I did not expect adapting Madeleine L’Engle’s classic of childhood fantasy would be easy. Jennifer Lee, the successful scripter of animated fare like Frozen and Zootopia, took over Jeff Stockwell’s script and movie-ized L’Engle’s multi-planet journey where needed; the setup and conflict in the final act is better on screen than on page. Selma director Ava DuVernay has structured some lovely sequences, many visually mind-blowing, and Storm Reid (12 Years a Slave and the sadly overlooked Sleight) successfully navigates the difficult role of Meg Murry—whom L’Engle wrote to not be the most pleasant protagonist—like a more veteran actor.
Yet the whole of A Wrinkle in Time never quite gels.

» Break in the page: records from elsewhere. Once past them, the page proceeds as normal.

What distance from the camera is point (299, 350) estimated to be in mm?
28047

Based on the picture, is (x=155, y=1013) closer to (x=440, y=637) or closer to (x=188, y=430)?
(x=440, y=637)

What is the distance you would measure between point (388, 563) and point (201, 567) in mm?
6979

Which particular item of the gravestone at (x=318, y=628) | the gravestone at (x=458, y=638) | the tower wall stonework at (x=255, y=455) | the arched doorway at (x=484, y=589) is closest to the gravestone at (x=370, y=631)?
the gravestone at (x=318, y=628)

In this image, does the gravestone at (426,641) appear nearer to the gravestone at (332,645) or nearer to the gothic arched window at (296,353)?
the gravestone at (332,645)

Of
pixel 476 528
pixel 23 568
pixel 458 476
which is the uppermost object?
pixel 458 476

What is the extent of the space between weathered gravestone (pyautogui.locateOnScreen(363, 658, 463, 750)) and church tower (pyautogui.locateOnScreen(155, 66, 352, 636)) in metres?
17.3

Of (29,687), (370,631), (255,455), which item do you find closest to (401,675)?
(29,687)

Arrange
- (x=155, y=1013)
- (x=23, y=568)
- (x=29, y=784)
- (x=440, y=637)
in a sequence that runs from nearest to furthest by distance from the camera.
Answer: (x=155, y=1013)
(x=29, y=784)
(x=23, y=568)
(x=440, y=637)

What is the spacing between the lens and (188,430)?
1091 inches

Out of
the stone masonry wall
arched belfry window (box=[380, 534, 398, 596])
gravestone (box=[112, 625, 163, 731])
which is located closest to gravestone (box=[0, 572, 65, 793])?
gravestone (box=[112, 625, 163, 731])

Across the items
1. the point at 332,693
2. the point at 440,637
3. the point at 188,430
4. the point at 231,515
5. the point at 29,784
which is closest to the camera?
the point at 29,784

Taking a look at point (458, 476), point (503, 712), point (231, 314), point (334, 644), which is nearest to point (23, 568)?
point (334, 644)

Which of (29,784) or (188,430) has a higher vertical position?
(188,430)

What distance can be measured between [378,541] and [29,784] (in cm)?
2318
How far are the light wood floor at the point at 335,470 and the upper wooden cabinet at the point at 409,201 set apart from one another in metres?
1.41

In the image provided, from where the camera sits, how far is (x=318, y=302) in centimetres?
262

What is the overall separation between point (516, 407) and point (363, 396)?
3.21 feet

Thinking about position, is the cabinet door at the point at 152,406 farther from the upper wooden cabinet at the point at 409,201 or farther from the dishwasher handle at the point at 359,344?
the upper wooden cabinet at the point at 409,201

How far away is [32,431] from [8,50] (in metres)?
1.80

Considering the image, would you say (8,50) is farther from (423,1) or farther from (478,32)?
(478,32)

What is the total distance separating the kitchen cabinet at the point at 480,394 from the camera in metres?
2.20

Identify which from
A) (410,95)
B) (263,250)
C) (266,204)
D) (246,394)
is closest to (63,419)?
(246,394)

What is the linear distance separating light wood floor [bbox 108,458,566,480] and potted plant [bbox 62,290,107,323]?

The diversity of the film’s cast ensures it will not be just another forgettable YA adaptation. However, some character-actor combos are more perfect than others, and more often than not the failing may be in the difficulty of adapting L’Engle’s unconventional creations. Oprah Winfrey has the proper gravity to lead the three Mrs. W’s, but both Reese Witherspoon and Mindy Kaling are more odd than appealing. Even the incredibly likable Chris Pine cannot help Dr. Alex Murry earn a Lit’s Best Dad mug. Zach Galifianakis almost gets a pass due to his unfortunate casting as the Happy Medium. Michael Peña improves on the man with red eyes.